### Given instruction A
Copy these lines from the records word for word, from the line containing "As captured by" through the line containing "43.9 metres", with both of those lines included.

--- begin Text to read ---

Finding a curly quote in Word

J

jerem

I'm trying to do a search (Ctrl F) and look for terms that appears like this:
("Contracts") however the quote that is cloaking the word Contracts is a
curly quote and when I type in the Find What Box \("*"\) (which is
generically asking to find anything cloaked in quotes and parentheses using
wildcards), it will not do the search because it is looking for straight
quotes. When I looked on the ASCII list, I found ^34 as the code for a
straight quote, but could not find the ASCII code for a curly quote. Anyone
out there know what that code is???

To get around this I end up having to search out a term, copy it into the
Find What Box, crop out everything within the quotes just so that I can get
that curly quote in there but this is a pain in the neck. Any help would be
appreciated.

Thanks in advance
 
J

Jay Freedman

I'm trying to do a search (Ctrl F) and look for terms that appears like this:
("Contracts") however the quote that is cloaking the word Contracts is a
curly quote and when I type in the Find What Box \("*"\) (which is
generically asking to find anything cloaked in quotes and parentheses using
wildcards), it will not do the search because it is looking for straight
quotes. When I looked on the ASCII list, I found ^34 as the code for a
straight quote, but could not find the ASCII code for a curly quote. Anyone
out there know what that code is???

--- end Text to read ---
--- begin Data for the task ---

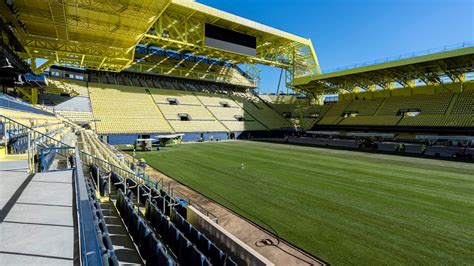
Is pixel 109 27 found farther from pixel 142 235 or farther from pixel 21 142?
pixel 142 235

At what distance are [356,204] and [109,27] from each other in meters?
25.0

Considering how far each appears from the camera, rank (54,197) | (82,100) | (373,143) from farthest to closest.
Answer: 1. (82,100)
2. (373,143)
3. (54,197)

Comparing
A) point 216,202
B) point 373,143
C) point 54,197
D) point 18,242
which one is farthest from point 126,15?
point 373,143

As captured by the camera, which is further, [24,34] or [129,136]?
[129,136]

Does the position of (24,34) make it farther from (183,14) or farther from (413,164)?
(413,164)

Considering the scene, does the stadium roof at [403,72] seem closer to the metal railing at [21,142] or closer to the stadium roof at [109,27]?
the stadium roof at [109,27]

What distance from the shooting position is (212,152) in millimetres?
27812

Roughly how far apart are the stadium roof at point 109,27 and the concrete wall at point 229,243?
18.2 metres

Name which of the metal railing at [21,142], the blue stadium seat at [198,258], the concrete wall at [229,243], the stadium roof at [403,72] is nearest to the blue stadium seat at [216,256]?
the blue stadium seat at [198,258]

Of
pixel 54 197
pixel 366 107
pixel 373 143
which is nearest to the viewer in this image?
pixel 54 197

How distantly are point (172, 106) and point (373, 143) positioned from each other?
104 ft

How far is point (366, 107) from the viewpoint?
43.9 metres

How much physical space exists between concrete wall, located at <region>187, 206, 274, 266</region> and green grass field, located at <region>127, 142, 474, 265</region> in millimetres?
2144

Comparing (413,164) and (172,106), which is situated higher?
(172,106)
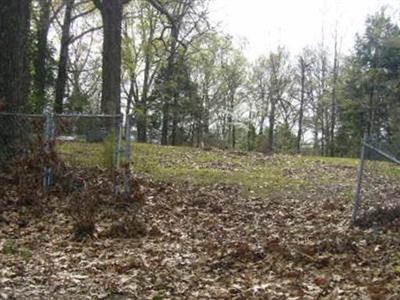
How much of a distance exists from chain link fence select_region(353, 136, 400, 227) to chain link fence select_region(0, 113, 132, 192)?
4.20 meters

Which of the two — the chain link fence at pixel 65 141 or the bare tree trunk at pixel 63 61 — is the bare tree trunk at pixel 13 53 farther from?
the bare tree trunk at pixel 63 61

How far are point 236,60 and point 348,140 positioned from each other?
1496 cm

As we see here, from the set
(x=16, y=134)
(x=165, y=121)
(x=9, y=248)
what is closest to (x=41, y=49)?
(x=165, y=121)

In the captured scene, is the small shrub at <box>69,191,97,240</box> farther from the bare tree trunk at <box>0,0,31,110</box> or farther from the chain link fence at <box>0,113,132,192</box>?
the bare tree trunk at <box>0,0,31,110</box>

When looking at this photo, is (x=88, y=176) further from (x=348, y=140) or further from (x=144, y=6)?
(x=348, y=140)

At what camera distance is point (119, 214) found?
10.1 meters

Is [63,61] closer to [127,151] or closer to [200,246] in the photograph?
[127,151]

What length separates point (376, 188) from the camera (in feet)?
31.8

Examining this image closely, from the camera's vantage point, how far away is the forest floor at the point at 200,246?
6277 mm

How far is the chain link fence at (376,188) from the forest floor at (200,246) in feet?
0.37

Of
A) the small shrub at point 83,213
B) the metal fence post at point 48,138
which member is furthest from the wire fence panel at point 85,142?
the small shrub at point 83,213

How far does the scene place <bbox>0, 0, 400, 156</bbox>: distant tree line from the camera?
60.4 feet

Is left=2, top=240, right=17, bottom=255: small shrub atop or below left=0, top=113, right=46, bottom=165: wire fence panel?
below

--- end Data for the task ---

### Given instruction B
In the forum post about finding a curly quote in Word, list the steps the writer goes through to work around the problem.

### Exercise output A
As captured by the camera, which is further, [24,34] or [129,136]?
[129,136]

Does the position of (24,34) make it farther from (183,14) or farther from (413,164)?
(413,164)

Considering the scene, does the stadium roof at [403,72] seem closer to the metal railing at [21,142] or closer to the stadium roof at [109,27]?
the stadium roof at [109,27]

What distance from the shooting position is (212,152) in millimetres?
27812

Roughly how far apart are the stadium roof at point 109,27 and the concrete wall at point 229,243?
18.2 metres

Name which of the metal railing at [21,142], the blue stadium seat at [198,258], the concrete wall at [229,243], the stadium roof at [403,72] is nearest to the blue stadium seat at [216,256]?
the blue stadium seat at [198,258]

Of
pixel 54 197
pixel 366 107
pixel 373 143
which is nearest to the viewer in this image?
pixel 54 197

How distantly are point (172, 106) and point (373, 143) positioned from each other?
104 ft

How far is point (366, 107) from the viewpoint?
43.9 metres

### Exercise output B
- Search out a term
- Copy it into the Find What Box
- Crop out everything within the quotes